Ben Franksen ben.franksen at online.de
Tue Oct 25 22:46:42 CEST 2011


Ketil Malde wrote:

> Ben Franksen <ben.franksen at online.de> writes:
> 
>> An array of TVars is certainly *much* too inefficient for what I have in
>> mind w.r.t. both memory and cpu time.
> 
> You must be a lot more confident than I if you say this without
> benchmarking first. :-) 

Ok, not science, but an informed guess based on what I read about how STM is 
implemented in ghc. Cache locality is one of the main reasons why unboxed 
arrays perform so much better in practice than boxed ones, and TVars are 
most certainly boxed...

> IME, there are (at least) two possible problems
> here, 1) transactions scale (quadratically, I think) with the number of
> TVars touched, 

Ouch! What would be the reason for that?
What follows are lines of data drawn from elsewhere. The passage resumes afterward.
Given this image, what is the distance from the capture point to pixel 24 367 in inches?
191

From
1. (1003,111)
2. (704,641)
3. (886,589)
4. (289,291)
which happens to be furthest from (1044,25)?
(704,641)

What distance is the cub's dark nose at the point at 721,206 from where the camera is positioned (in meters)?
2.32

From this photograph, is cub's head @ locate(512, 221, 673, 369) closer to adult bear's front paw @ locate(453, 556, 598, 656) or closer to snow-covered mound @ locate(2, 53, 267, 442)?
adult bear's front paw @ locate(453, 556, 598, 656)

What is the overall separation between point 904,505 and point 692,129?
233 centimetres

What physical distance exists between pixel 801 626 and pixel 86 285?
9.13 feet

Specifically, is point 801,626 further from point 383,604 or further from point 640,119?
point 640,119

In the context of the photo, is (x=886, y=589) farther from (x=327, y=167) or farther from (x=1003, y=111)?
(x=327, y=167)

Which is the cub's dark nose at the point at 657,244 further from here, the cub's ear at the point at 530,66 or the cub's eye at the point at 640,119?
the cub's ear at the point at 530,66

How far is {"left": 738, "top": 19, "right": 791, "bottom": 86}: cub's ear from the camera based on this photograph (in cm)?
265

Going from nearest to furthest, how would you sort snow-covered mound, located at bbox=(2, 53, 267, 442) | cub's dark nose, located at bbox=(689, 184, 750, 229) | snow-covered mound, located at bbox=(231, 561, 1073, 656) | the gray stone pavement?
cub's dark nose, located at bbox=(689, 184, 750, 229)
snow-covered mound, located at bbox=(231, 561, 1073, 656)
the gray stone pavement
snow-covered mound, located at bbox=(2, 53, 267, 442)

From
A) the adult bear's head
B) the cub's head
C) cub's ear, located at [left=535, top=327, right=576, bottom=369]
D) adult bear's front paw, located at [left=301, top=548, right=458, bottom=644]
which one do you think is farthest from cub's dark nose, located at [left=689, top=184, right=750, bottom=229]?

I thought it would be linear... I 
mean what happens is that the transaction log gets built when the 
transaction runs, which should take a constant time per TVar, and then on 
commit we have to traverse the log, which is again linear in the number of 
TVars...

> so if any transaction touch a large part of the array,
> it's going to cost you, and 2) every element of your array will have a
> pointer to it, making GC potentially expensive.  Perhaps you can get
> around the latter by tuning GC, e.g. +RTS -A100M might help.
> 
>> Or should I use a high-level approach, something like a Data.Sequence.Seq
>> of medium sized chunks (TVar (IOVector e))?
> 
> I'm not sure exactly what you mean here, but if you're going to touch
> contigous segments of the array, why not TArray (Vector e) or similar?

Yes, that was what David suggested, too. Have to think about it.